David Farreny, 6 mars 2024
épuisement

Nous sommes sortis du temps infini de la lecture individuelle. Écrire dans sa propre langue, c’est d’ores et déjà se condamner, comme pour les sciences, à n’être presque pas lu ; c’est accepter la disparition de l’écrivain au sein de l’épuisement de la littérature. Rien de bien neuf, donc, sauf cet épuisement qui fait que les grands récits et les grandes métaphores sont en train d’émigrer vers d’autres supports dans lesquels la langue n’est qu’un élément parmi d’autres, désacralisé, instrumental, véhiculaire. Sur ce plan-là, écrire revient à entériner la mort des langues, à entrer dans la nuit pour y chanter comme un enfant dans le noir.

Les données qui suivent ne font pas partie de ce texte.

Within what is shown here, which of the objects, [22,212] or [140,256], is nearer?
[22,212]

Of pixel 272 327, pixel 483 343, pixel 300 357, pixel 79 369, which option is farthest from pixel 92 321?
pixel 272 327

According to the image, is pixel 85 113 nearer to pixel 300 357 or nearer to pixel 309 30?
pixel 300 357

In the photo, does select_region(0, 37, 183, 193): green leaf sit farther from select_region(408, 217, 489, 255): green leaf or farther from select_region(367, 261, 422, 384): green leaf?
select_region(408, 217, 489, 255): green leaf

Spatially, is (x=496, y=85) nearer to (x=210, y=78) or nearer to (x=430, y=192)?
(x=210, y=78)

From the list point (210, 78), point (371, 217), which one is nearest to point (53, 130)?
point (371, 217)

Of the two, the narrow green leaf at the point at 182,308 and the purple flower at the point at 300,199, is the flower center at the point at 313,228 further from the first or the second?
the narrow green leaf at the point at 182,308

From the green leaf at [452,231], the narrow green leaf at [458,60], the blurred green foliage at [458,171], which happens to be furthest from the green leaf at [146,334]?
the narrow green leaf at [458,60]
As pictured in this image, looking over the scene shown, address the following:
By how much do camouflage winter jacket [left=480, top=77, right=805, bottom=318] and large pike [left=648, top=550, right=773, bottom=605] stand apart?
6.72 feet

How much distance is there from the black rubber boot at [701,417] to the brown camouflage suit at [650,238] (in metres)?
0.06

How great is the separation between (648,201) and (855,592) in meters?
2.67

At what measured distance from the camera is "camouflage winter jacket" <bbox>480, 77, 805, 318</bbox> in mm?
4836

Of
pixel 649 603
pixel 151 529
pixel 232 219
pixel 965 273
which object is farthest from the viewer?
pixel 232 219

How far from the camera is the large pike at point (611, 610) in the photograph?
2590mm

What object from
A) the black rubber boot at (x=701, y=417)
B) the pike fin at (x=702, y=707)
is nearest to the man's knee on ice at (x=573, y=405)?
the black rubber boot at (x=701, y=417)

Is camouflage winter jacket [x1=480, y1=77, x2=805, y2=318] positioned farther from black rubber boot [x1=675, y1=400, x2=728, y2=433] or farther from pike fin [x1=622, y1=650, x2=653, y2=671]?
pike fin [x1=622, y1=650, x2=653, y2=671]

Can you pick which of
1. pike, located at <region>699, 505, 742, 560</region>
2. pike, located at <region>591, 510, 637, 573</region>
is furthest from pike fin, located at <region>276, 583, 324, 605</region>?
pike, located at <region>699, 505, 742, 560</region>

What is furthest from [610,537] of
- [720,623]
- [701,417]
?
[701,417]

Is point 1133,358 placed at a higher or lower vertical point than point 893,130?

Richard Millet, « 6 », Désenchantement de la littérature, Gallimard.

David Farreny, 7 mai 2024
avant-goût

Je ne saurais dire pourquoi l’idéal d’une vie heureuse me paraît aussi crédible et aussi rassurant que le slogan d’une « guerre propre ». Comme beaucoup j’ai le sentiment que ce monde n’est pas fait pour moi ou que je ne suis pas fait pour ce monde. Je me tourne et me retourne dans l’existence tel un insomniaque dans son lit, en proie à l’énervement et à l’hébétude. Après des moments très brefs d’euphorie que m’apportent un flirt, une étreinte, une conversation entre amis, une page de lecture ou d’écriture, que sais-je encore, je passe par de longues périodes d’abattement, encombré d’un moi bouffi et inexistant. Quand je ne regrette pas mes rendez-vous manqués avec les occasions de la vie, j’anticipe le deuil qu’il me faudra faire de mes plaisirs. De même que la fièvre altère l’arôme d’un bon vin, ma mélancolie donne un avant-goût de pourriture à ce qu’il m’est donné de savourer, et c’est bien moins l’étonnement devant ce qui arrive qui me pousse à « philosopher », que le blasement – une sorte de lancinant chagrin d’amour sans objet.

Frédéric Schiffter, Sur le blabla et le chichi des philosophes, P.U.F., p. 18.